Continuous Communication: Regular meetings were held between government agencies, advocacy groups, and the public.

Backbone Support: Transport for London (TfL) was the backbone organization, coordinating efforts with stakeholders.

The result was a dramatic reduction in traffic congestion (by around 30%), improvements in bus service reliability, and a boost in public transit use. While not without its challenges, the London Congestion Charge is widely regarded as a success and has inspired similar initiatives in cities worldwide.

London 2

It Always Seems Impossible

When the MBTA announced its podcast, I was skeptical. But I listened. In Secretary Monica Tibbits-Nutt’s episode, she made a striking declaration: “I’m not here to keep my job; I’m here to do my job.” She was talking about being able to explain to her children that when she had the chance to make a difference, she took it—even though it would have been easier to maintain the status quo.

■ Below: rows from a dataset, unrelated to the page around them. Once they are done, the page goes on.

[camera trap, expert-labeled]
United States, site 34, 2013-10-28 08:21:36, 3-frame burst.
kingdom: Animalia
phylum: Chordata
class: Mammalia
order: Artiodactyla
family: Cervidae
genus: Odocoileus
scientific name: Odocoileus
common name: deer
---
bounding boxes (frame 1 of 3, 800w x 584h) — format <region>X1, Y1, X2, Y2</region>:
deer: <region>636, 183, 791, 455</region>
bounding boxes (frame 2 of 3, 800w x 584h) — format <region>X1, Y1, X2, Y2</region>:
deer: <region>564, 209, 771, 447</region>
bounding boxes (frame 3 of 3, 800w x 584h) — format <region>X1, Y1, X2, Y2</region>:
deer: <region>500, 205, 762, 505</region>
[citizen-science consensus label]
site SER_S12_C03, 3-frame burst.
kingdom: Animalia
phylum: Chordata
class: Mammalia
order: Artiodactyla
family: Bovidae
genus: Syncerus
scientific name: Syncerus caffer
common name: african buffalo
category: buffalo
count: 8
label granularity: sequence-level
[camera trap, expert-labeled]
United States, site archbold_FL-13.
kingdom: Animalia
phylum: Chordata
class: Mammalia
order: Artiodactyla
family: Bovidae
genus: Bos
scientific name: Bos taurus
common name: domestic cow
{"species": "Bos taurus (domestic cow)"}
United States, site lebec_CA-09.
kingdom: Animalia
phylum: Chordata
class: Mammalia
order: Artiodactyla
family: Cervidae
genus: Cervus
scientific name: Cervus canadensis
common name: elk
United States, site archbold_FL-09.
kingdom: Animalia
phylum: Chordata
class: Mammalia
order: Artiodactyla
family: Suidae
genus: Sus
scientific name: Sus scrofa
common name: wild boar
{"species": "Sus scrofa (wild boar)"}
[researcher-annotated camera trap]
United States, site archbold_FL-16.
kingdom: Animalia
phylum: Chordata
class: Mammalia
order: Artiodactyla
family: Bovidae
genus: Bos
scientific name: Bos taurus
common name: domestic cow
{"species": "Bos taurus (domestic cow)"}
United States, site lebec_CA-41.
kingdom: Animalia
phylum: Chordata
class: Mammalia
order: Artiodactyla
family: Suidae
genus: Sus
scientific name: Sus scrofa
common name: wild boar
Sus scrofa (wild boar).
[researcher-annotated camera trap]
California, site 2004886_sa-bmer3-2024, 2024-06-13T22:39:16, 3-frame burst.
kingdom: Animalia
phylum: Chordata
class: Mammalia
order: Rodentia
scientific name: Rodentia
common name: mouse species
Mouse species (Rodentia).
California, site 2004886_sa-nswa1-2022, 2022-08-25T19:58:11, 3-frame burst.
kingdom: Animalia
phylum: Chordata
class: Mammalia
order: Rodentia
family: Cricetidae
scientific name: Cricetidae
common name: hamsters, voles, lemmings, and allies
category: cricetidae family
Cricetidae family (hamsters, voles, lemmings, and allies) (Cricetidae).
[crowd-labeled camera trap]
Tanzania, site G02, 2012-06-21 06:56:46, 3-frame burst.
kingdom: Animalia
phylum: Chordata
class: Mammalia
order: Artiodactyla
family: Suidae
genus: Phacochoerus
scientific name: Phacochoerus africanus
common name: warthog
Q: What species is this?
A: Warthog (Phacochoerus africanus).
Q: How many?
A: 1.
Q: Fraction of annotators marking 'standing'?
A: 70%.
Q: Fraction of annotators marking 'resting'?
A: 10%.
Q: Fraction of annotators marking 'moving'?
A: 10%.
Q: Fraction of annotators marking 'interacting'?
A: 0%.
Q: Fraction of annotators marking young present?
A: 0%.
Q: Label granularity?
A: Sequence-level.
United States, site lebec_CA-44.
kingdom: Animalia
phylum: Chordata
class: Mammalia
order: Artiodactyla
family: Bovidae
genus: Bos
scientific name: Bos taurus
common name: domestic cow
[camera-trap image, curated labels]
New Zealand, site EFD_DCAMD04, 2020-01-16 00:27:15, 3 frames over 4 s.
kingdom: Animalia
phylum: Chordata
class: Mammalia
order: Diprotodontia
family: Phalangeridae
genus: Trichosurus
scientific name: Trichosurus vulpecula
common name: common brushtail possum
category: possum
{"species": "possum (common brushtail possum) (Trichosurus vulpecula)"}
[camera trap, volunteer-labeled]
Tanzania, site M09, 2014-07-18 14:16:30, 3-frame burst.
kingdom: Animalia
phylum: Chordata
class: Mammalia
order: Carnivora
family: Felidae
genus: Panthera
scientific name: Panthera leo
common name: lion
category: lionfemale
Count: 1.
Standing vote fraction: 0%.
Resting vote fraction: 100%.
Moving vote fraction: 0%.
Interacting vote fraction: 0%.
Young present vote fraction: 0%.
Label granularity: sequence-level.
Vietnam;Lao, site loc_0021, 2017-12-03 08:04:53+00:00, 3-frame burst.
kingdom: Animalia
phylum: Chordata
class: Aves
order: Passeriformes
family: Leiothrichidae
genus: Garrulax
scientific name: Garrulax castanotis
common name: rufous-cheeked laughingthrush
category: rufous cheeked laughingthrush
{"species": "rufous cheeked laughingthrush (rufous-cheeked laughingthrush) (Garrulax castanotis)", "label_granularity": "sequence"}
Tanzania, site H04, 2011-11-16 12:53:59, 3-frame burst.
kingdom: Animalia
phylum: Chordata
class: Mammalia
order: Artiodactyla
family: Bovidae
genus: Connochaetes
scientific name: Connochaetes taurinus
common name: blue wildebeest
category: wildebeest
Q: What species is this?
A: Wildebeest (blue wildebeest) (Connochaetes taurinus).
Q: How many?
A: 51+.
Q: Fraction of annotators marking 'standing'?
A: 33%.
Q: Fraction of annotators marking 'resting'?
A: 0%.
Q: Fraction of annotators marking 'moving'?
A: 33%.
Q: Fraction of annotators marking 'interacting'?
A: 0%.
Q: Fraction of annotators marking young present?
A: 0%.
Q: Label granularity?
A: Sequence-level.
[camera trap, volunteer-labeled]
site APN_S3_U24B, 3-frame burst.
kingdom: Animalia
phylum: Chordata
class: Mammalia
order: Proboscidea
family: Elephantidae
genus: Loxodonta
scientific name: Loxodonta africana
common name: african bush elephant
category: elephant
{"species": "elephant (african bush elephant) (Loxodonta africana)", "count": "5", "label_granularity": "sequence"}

When buses clump together, riders experience delays, uncertainty, and frustration. This isn’t just a nuisance; it undermines the very promise of public transit. And despite all the hype around AI, it’s not going to save us from this. Like Secretary Tibbits-Nutt, those of us who have the privilege to work on these challenges must be willing to do whatever it takes to make a measurable difference—even if it means negotiating, aligning interests, resolving conflicts, and navigating the risk-averse culture of government. As Nelson Mandela once said, “It always seems impossible until it’s done.”